(Beginning of Input)

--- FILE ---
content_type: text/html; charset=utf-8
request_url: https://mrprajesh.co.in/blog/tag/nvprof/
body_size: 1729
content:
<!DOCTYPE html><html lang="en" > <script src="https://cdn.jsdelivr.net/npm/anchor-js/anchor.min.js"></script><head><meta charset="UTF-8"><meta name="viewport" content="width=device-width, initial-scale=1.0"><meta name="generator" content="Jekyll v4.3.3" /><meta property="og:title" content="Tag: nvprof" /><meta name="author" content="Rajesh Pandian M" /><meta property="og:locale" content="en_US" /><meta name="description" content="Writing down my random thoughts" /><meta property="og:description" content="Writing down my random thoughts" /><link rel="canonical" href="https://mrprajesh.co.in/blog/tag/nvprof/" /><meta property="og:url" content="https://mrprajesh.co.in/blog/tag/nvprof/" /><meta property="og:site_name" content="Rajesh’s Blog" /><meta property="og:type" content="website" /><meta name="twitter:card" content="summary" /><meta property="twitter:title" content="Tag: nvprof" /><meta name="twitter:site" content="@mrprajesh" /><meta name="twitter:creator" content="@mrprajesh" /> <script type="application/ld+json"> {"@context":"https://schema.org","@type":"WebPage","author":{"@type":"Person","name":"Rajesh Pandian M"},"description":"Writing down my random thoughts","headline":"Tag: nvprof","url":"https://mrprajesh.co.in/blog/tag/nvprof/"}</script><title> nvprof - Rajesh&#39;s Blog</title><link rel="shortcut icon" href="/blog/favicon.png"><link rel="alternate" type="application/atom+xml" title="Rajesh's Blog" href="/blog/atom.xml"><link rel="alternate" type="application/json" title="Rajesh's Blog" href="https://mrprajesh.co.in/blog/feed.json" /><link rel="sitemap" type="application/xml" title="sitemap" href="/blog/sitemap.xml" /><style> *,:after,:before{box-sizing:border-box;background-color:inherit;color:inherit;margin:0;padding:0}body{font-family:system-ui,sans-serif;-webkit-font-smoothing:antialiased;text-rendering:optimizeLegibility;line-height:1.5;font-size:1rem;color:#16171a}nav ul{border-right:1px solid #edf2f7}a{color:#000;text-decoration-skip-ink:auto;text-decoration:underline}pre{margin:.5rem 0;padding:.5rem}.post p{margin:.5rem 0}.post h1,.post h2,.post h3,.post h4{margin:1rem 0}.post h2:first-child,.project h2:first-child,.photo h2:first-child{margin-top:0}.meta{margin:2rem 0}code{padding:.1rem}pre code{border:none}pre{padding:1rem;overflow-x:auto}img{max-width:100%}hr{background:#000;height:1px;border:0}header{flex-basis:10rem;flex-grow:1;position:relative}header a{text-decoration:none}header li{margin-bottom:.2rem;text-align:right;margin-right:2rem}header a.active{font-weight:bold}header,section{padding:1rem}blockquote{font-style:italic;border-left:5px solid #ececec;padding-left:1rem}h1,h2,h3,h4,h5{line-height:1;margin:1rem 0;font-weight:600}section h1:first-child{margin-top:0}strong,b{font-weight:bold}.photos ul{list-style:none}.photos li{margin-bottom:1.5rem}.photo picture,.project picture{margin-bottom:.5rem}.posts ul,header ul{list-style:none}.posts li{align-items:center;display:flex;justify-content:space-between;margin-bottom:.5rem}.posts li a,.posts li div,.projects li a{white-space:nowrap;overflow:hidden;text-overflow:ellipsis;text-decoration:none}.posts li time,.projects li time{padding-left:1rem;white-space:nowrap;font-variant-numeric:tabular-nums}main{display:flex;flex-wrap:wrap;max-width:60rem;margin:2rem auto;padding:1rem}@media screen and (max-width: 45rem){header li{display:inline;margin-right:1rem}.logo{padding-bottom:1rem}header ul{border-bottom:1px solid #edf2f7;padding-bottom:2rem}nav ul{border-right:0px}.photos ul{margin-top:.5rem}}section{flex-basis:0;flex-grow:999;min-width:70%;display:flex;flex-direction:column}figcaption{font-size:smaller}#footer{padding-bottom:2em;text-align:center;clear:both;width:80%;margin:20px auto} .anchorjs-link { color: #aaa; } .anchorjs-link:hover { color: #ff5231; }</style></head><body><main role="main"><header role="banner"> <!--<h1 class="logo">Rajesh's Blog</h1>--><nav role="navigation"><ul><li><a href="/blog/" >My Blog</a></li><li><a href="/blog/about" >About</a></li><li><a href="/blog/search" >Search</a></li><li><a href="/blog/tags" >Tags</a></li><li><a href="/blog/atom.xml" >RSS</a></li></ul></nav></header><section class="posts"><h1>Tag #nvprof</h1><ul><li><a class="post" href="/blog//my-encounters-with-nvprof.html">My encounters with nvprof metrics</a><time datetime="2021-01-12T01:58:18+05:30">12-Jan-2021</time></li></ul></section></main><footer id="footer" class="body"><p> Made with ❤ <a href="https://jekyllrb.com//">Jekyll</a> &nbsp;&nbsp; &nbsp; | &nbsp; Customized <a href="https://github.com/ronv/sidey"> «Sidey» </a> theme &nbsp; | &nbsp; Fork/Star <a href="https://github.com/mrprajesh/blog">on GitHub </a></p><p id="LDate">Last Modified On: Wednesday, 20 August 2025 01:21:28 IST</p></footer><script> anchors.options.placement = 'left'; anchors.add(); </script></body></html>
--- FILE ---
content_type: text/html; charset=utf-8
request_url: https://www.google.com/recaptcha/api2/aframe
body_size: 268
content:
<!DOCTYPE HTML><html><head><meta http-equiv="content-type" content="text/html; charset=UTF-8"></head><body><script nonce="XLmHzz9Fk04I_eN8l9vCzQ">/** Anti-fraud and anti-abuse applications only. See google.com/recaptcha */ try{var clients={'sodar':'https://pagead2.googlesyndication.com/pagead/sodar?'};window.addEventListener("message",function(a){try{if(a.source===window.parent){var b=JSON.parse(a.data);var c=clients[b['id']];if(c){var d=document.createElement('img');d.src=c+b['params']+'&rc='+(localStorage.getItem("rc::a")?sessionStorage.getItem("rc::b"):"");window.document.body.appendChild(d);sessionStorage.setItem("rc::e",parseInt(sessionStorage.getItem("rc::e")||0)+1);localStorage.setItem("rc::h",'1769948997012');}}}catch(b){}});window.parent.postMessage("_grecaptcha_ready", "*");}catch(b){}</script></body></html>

(End of Input)

## Problem requirements
Set down every record once more, exactly as written.

## Written solution
--- FILE ---
content_type: text/html; charset=utf-8
request_url: https://mrprajesh.co.in/blog/tag/nvprof/
body_size: 1729
content:
<!DOCTYPE html><html lang="en" > <script src="https://cdn.jsdelivr.net/npm/anchor-js/anchor.min.js"></script><head><meta charset="UTF-8"><meta name="viewport" content="width=device-width, initial-scale=1.0"><meta name="generator" content="Jekyll v4.3.3" /><meta property="og:title" content="Tag: nvprof" /><meta name="author" content="Rajesh Pandian M" /><meta property="og:locale" content="en_US" /><meta name="description" content="Writing down my random thoughts" /><meta property="og:description" content="Writing down my random thoughts" /><link rel="canonical" href="https://mrprajesh.co.in/blog/tag/nvprof/" /><meta property="og:url" content="https://mrprajesh.co.in/blog/tag/nvprof/" /><meta property="og:site_name" content="Rajesh’s Blog" /><meta property="og:type" content="website" /><meta name="twitter:card" content="summary" /><meta property="twitter:title" content="Tag: nvprof" /><meta name="twitter:site" content="@mrprajesh" /><meta name="twitter:creator" content="@mrprajesh" /> <script type="application/ld+json"> {"@context":"https://schema.org","@type":"WebPage","author":{"@type":"Person","name":"Rajesh Pandian M"},"description":"Writing down my random thoughts","headline":"Tag: nvprof","url":"https://mrprajesh.co.in/blog/tag/nvprof/"}</script><title> nvprof - Rajesh&#39;s Blog</title><link rel="shortcut icon" href="/blog/favicon.png"><link rel="alternate" type="application/atom+xml" title="Rajesh's Blog" href="/blog/atom.xml"><link rel="alternate" type="application/json" title="Rajesh's Blog" href="https://mrprajesh.co.in/blog/feed.json" /><link rel="sitemap" type="application/xml" title="sitemap" href="/blog/sitemap.xml" /><style> *,:after,:before{box-sizing:border-box;background-color:inherit;color:inherit;margin:0;padding:0}body{font-family:system-ui,sans-serif;-webkit-font-smoothing:antialiased;text-rendering:optimizeLegibility;line-height:1.5;font-size:1rem;color:#16171a}nav ul{border-right:1px solid #edf2f7}a{color:#000;text-decoration-skip-ink:auto;text-decoration:underline}pre{margin:.5rem 0;padding:.5rem}.post p{margin:.5rem 0}.post h1,.post h2,.post h3,.post h4{margin:1rem 0}.post h2:first-child,.project h2:first-child,.photo h2:first-child{margin-top:0}.meta{margin:2rem 0}code{padding:.1rem}pre code{border:none}pre{padding:1rem;overflow-x:auto}img{max-width:100%}hr{background:#000;height:1px;border:0}header{flex-basis:10rem;flex-grow:1;position:relative}header a{text-decoration:none}header li{margin-bottom:.2rem;text-align:right;margin-right:2rem}header a.active{font-weight:bold}header,section{padding:1rem}blockquote{font-style:italic;border-left:5px solid #ececec;padding-left:1rem}h1,h2,h3,h4,h5{line-height:1;margin:1rem 0;font-weight:600}section h1:first-child{margin-top:0}strong,b{font-weight:bold}.photos ul{list-style:none}.photos li{margin-bottom:1.5rem}.photo picture,.project picture{margin-bottom:.5rem}.posts ul,header ul{list-style:none}.posts li{align-items:center;display:flex;justify-content:space-between;margin-bottom:.5rem}.posts li a,.posts li div,.projects li a{white-space:nowrap;overflow:hidden;text-overflow:ellipsis;text-decoration:none}.posts li time,.projects li time{padding-left:1rem;white-space:nowrap;font-variant-numeric:tabular-nums}main{display:flex;flex-wrap:wrap;max-width:60rem;margin:2rem auto;padding:1rem}@media screen and (max-width: 45rem){header li{display:inline;margin-right:1rem}.logo{padding-bottom:1rem}header ul{border-bottom:1px solid #edf2f7;padding-bottom:2rem}nav ul{border-right:0px}.photos ul{margin-top:.5rem}}section{flex-basis:0;flex-grow:999;min-width:70%;display:flex;flex-direction:column}figcaption{font-size:smaller}#footer{padding-bottom:2em;text-align:center;clear:both;width:80%;margin:20px auto} .anchorjs-link { color: #aaa; } .anchorjs-link:hover { color: #ff5231; }</style></head><body><main role="main"><header role="banner"> <!--<h1 class="logo">Rajesh's Blog</h1>--><nav role="navigation"><ul><li><a href="/blog/" >My Blog</a></li><li><a href="/blog/about" >About</a></li><li><a href="/blog/search" >Search</a></li><li><a href="/blog/tags" >Tags</a></li><li><a href="/blog/atom.xml" >RSS</a></li></ul></nav></header><section class="posts"><h1>Tag #nvprof</h1><ul><li><a class="post" href="/blog//my-encounters-with-nvprof.html">My encounters with nvprof metrics</a><time datetime="2021-01-12T01:58:18+05:30">12-Jan-2021</time></li></ul></section></main><footer id="footer" class="body"><p> Made with ❤ <a href="https://jekyllrb.com//">Jekyll</a> &nbsp;&nbsp; &nbsp; | &nbsp; Customized <a href="https://github.com/ronv/sidey"> «Sidey» </a> theme &nbsp; | &nbsp; Fork/Star <a href="https://github.com/mrprajesh/blog">on GitHub </a></p><p id="LDate">Last Modified On: Wednesday, 20 August 2025 01:21:28 IST</p></footer><script> anchors.options.placement = 'left'; anchors.add(); </script></body></html>
--- FILE ---
content_type: text/html; charset=utf-8
request_url: https://www.google.com/recaptcha/api2/aframe
body_size: 268
content:
<!DOCTYPE HTML><html><head><meta http-equiv="content-type" content="text/html; charset=UTF-8"></head><body><script nonce="XLmHzz9Fk04I_eN8l9vCzQ">/** Anti-fraud and anti-abuse applications only. See google.com/recaptcha */ try{var clients={'sodar':'https://pagead2.googlesyndication.com/pagead/sodar?'};window.addEventListener("message",function(a){try{if(a.source===window.parent){var b=JSON.parse(a.data);var c=clients[b['id']];if(c){var d=document.createElement('img');d.src=c+b['params']+'&rc='+(localStorage.getItem("rc::a")?sessionStorage.getItem("rc::b"):"");window.document.body.appendChild(d);sessionStorage.setItem("rc::e",parseInt(sessionStorage.getItem("rc::e")||0)+1);localStorage.setItem("rc::h",'1769948997012');}}}catch(b){}});window.parent.postMessage("_grecaptcha_ready", "*");}catch(b){}</script></body></html>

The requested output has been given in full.